◆ TASK DESCRIPTION
Find "You may say" below and begin at its line; stop after the line with "Saying authentic does". Output those lines exactly, without pictures.

___ RECORDS SUPPLIED

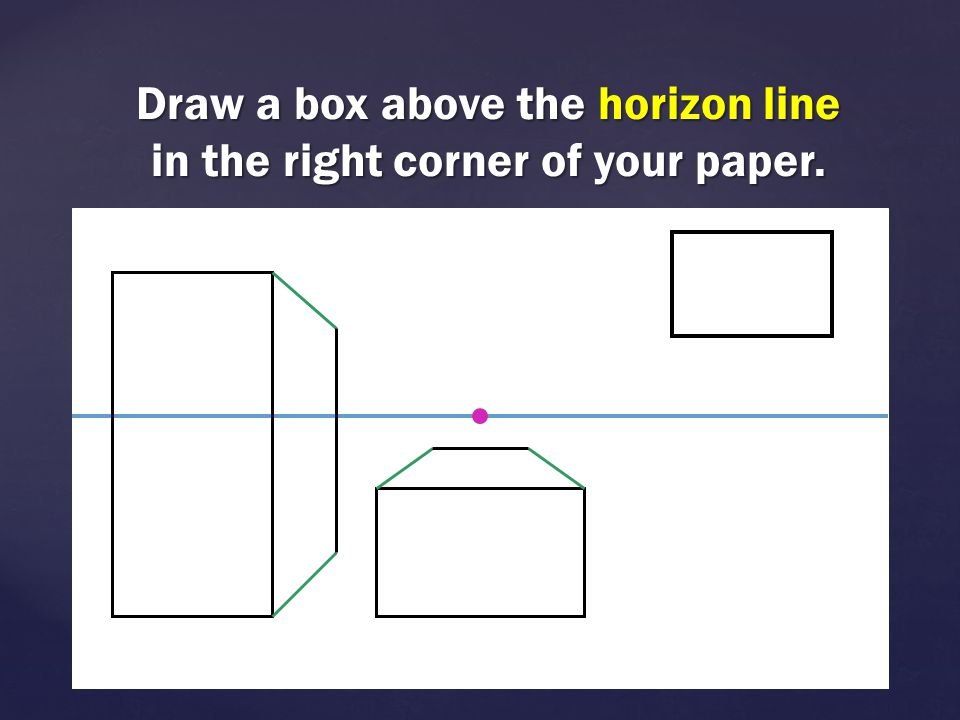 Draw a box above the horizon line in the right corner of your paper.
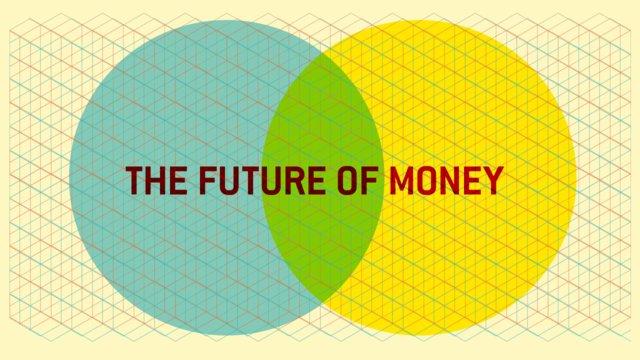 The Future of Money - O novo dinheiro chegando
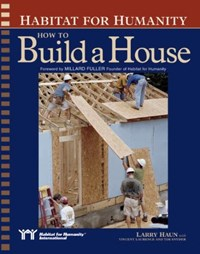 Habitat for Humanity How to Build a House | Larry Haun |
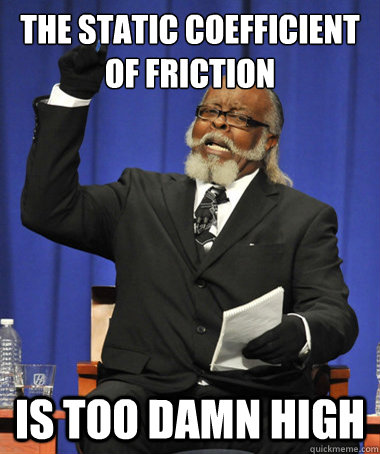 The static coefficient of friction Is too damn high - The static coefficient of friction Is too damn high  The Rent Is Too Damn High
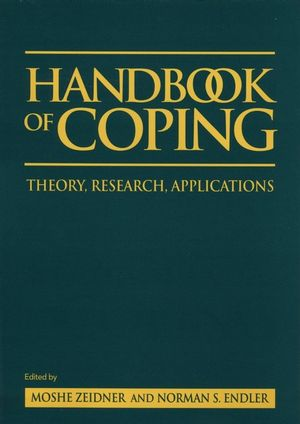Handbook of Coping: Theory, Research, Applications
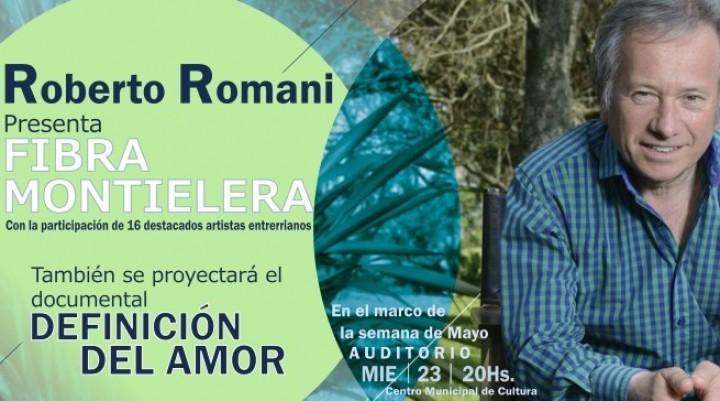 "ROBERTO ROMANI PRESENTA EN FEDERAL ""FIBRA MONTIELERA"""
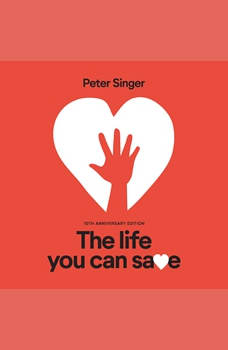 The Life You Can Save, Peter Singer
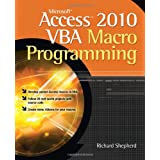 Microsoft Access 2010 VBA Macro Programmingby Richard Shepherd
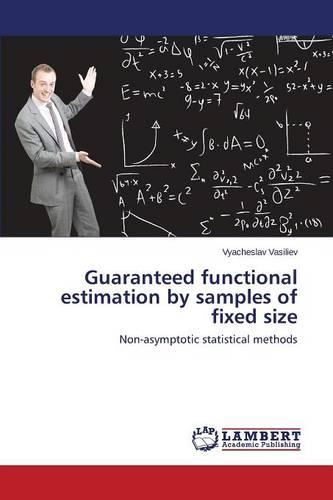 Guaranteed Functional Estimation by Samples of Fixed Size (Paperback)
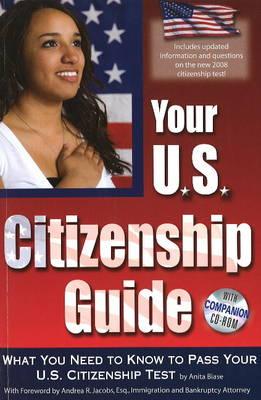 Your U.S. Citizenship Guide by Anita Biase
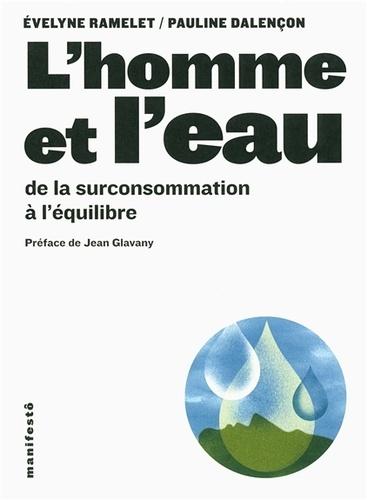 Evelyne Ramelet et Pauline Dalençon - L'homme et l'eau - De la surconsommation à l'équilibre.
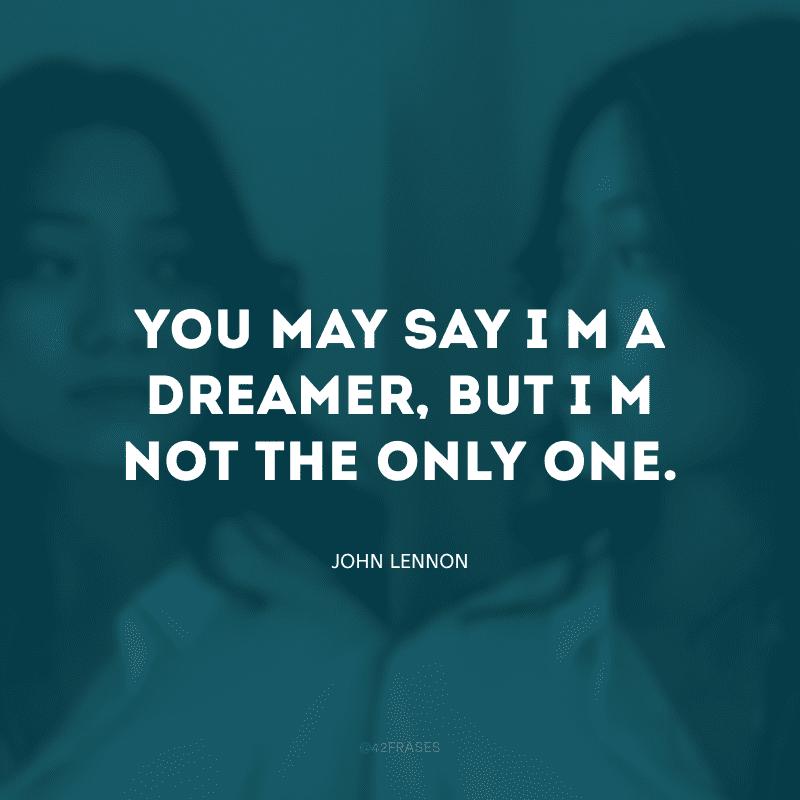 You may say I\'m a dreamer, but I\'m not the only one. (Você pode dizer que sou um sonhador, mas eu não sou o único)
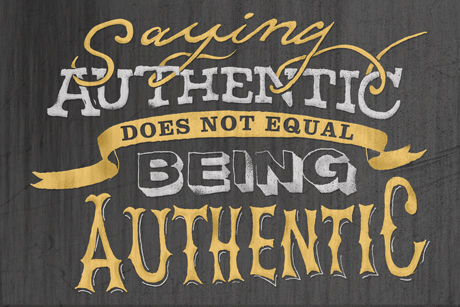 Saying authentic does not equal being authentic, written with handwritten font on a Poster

______
___ RECORDS SUPPLIED

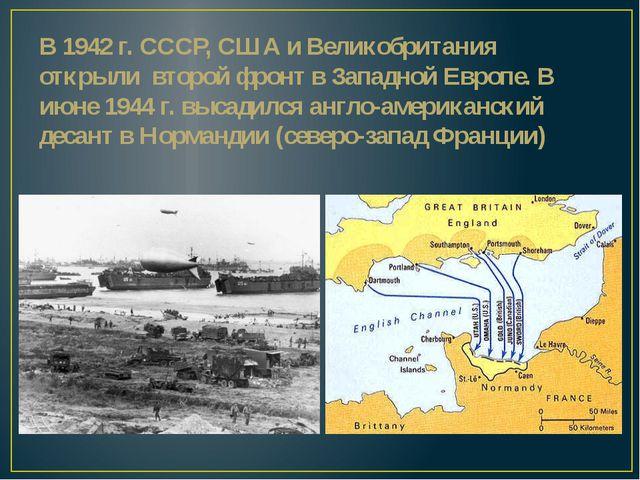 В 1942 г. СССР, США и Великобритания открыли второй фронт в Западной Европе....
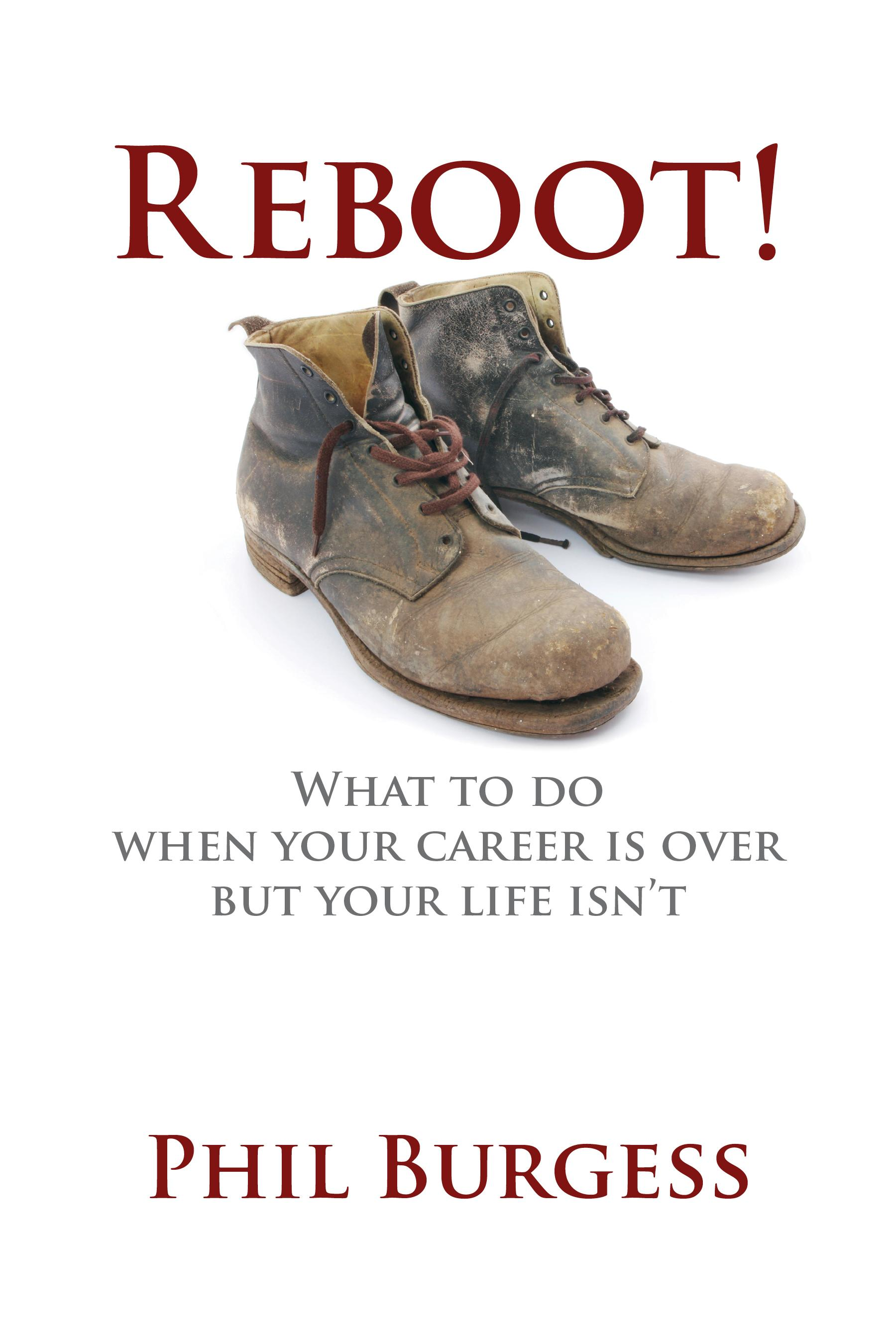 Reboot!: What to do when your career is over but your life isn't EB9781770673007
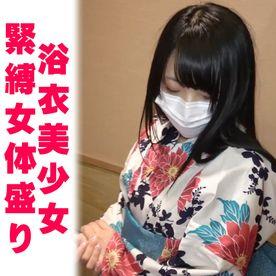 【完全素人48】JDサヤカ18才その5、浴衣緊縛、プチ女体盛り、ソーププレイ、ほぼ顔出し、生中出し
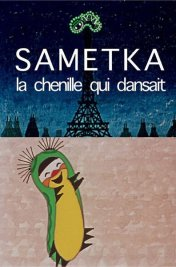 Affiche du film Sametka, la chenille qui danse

______
___ RECORDS SUPPLIED

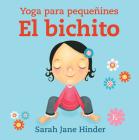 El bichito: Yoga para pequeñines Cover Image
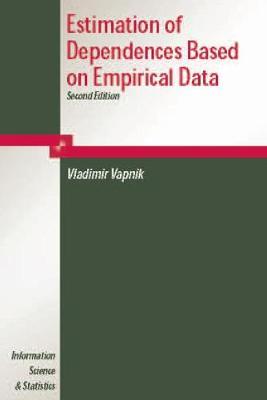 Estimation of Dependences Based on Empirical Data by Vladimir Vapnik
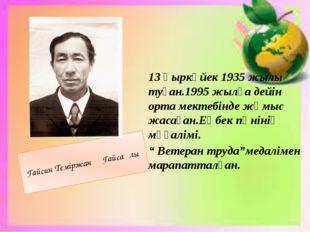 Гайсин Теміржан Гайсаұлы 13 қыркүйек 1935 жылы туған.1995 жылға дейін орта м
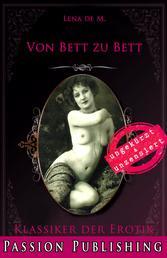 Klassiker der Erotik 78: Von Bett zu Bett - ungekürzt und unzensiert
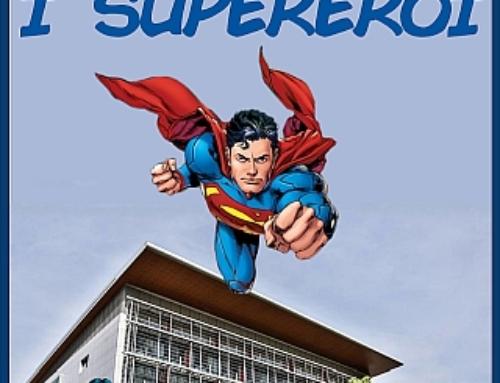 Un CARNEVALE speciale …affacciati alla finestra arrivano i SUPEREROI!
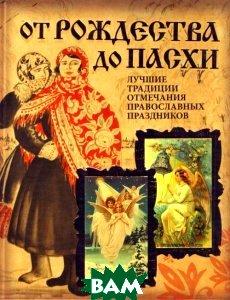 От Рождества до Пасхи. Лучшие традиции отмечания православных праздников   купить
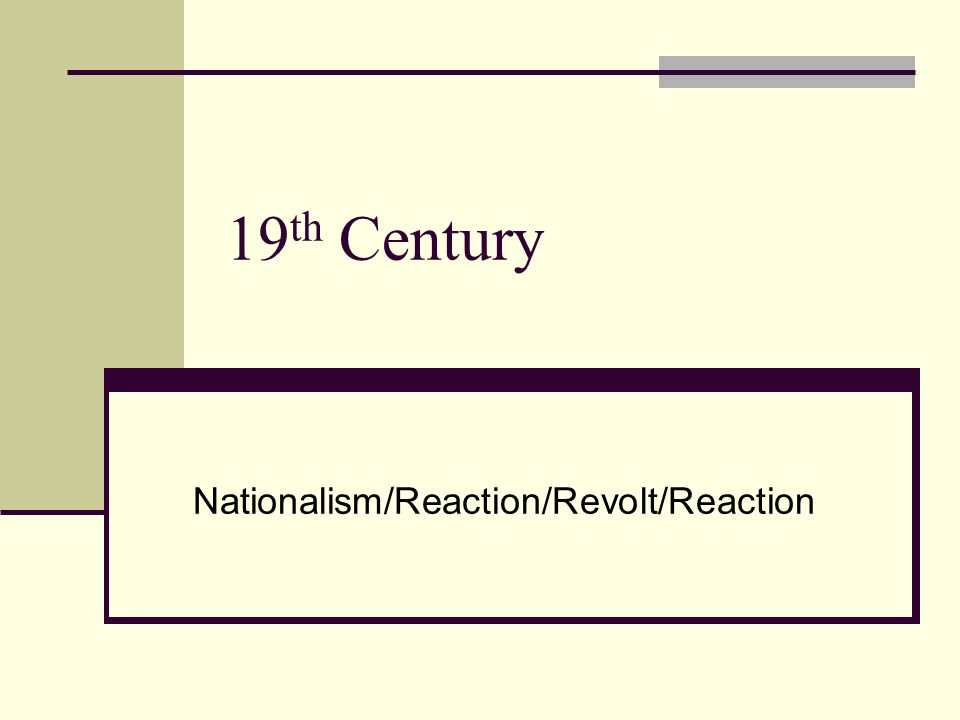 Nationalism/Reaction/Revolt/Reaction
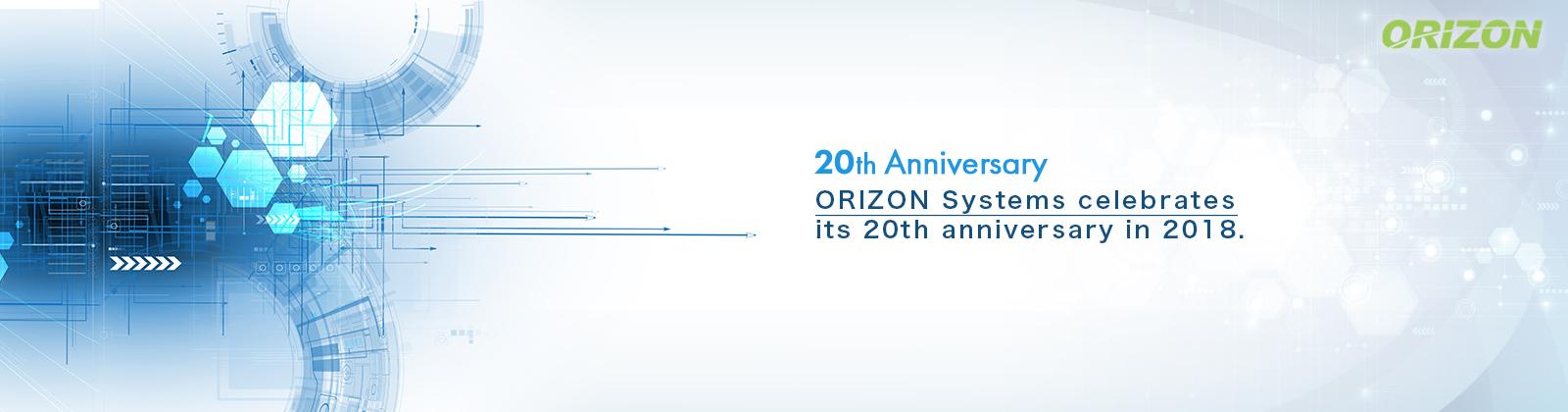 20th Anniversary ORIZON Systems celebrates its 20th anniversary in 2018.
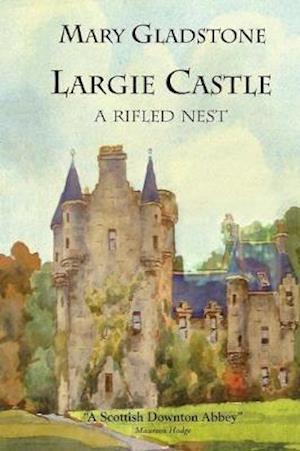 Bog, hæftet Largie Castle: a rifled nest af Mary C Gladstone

______

◆ TASK SOLUTION
 You may say I\'m a dreamer, but I\'m not the only one. (Você pode dizer que sou um sonhador, mas eu não sou o único)
 Saying authentic does not equal being authentic, written with handwritten font on a Poster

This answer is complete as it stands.